I did quite the opposite. I always like to defend with a four-man line. When the ball was on the left, for example, my left wing-back Júnior would spin on the wing; one of the central defenders would cover him as left-back, and on the other side Cicinho (above) would return to his position as a right-sided full-back.
The players understood that tactical change easily. There was also a great dynamic in midfield. I never liked to play with a single defensive pivot – Mineiro and Josué would alternate in these positions. They would come out to play.
We also still had Danilo, a player with a tactical understanding of the game beyond the average player. They were a winning, talented and intelligent group. Their success was well deserved.
Having qualified for the Club World Cup, in Japan, I made a controversial decision. I would even call it bold.
The directors didn’t agree with me, but they accepted my position. I decided to rest many players during the final stages of the Brazilian championship.
"You need to understand the mentality of your rival coach"
We didn’t have any chance of winning the domestic title, but nor were we at risk of relegation. We also didn’t decide randomly.
We evaluated which players were more physically tired. Rogério Ceni (above), Fabão, Diego Lugano, Júnior, Danilo, Mineiro, Josué – those guys had played the most matches over the course of the season. Necessity dictated that we give them some rest. Not only physical rest, but mental rest too.
The preparations for the Club World Cup happened in different phases. We invited the members of the sleep laboratory of the São Paulo University to talk to the players.
Our trip to Japan had a layover in Frankfurt, Germany, and they advised us against sleeping during that first leg of the trip. They also told us to wear sunglasses all day and in the plane. The idea was to get our bodies prepared for the light changes.
When we made it to Japan, despite being exhausted, we didn’t allow the players to go directly to bed. We left the hotel and went for a stroll through the city.
That way we could wait for the right time to go to bed. These might seem like small details, but they are strategies that help build the desired result.
The final against Liverpool was an enormous challenge for us. We were playing against a giant of world football. A team used to winning, that was on a great run – 11 matches without conceding a single goal.

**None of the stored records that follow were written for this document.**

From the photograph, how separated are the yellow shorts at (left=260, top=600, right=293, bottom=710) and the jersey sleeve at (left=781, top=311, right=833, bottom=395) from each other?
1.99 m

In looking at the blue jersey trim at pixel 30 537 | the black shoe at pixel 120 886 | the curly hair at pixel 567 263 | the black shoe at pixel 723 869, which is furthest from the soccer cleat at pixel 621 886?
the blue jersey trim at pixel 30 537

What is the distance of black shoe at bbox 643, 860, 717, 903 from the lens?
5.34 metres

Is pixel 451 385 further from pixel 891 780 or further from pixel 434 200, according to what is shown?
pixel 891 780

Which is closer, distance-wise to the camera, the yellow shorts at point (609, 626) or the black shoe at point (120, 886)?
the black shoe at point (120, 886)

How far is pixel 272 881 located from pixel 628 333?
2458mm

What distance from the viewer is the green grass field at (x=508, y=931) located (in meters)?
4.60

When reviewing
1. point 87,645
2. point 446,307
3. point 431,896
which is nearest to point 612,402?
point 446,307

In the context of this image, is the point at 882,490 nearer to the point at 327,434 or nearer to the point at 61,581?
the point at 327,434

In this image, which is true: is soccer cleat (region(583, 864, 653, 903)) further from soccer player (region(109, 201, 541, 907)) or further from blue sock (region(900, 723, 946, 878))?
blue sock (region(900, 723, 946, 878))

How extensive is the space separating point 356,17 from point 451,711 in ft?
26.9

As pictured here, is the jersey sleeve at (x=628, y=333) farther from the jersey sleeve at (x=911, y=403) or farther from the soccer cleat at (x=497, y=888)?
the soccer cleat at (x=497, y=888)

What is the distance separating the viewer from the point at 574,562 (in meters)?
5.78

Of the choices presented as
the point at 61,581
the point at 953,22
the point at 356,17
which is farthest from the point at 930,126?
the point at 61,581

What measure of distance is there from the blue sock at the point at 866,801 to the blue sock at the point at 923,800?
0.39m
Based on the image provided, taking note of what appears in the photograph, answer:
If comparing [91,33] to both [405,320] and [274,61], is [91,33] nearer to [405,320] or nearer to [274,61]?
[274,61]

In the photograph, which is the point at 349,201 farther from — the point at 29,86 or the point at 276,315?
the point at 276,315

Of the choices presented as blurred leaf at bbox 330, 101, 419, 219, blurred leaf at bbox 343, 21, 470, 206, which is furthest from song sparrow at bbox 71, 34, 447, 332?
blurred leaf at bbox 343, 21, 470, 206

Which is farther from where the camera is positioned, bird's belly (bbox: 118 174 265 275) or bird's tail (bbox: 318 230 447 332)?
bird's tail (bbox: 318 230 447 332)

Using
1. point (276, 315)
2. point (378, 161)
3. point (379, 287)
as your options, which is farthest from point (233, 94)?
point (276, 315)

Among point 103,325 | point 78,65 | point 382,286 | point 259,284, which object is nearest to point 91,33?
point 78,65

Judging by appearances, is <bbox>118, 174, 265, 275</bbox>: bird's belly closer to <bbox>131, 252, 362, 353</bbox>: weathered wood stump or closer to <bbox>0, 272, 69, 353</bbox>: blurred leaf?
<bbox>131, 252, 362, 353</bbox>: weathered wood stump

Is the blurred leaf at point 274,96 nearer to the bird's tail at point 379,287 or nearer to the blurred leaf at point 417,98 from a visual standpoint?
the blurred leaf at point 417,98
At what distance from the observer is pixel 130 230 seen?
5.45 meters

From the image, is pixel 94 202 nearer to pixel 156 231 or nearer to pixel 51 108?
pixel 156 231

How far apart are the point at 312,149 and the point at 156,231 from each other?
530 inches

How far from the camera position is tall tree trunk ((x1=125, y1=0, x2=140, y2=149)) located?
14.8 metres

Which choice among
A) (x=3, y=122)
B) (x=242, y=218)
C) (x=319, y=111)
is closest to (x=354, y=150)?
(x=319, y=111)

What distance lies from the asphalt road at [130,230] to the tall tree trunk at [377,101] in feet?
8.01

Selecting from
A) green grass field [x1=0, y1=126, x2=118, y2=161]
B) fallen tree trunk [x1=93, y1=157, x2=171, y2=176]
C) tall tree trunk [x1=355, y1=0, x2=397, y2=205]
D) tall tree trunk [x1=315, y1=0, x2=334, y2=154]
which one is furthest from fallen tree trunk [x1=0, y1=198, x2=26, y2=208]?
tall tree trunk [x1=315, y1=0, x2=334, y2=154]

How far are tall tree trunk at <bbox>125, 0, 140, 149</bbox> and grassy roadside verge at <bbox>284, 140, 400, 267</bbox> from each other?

It was a team that was very well managed by Rafa Benítez (above). You need to understand the mentality of your rival coach and if his team understands his philosophy. This was the case with Liverpool.
"We were already victorious, no matter what would happen"
They played with two lines of four and were extremely well co-ordinated. We knew that our full-backs, Júnior and Cicinho, would be essential to breaking down their midfield and, with that, to destabilise their defence.
The big name at Liverpool was Steven Gerrard (below, with Xabi Alonso). A player with rare qualities. He was very skilful with the ball at his feet, and was tactically intelligent.
But there were other dangerous players. Xabi Alonso was another one we didn’t want to let play.
And we had prepared to deal with Peter Crouch. We practised a lot of set-pieces that might be looking for Crouch, but he didn’t start. In any case, our central defenders Diego Lugano, Fabao and Edcarlos were faultless throughout.
Right before we left for Japan, I read an article by Carlos Drummond de Andrade at the Folha de São Paulo newspaper. It said that it wasn’t necessary to be a champion, 24/7.
After I read it, I decided to keep it. I knew there would be an ideal moment to talk about it with my players.
A few hours before the final against Liverpool, I used that thought. I reminded them how hard we had worked – all of us giving the best we could – and that we were already victorious, no matter what would happen on the pitch.
I told them we didn’t need any extra pressure on our shoulders. They were already winners.
A few hours later, they were victorious again. And, this time, they were world champions.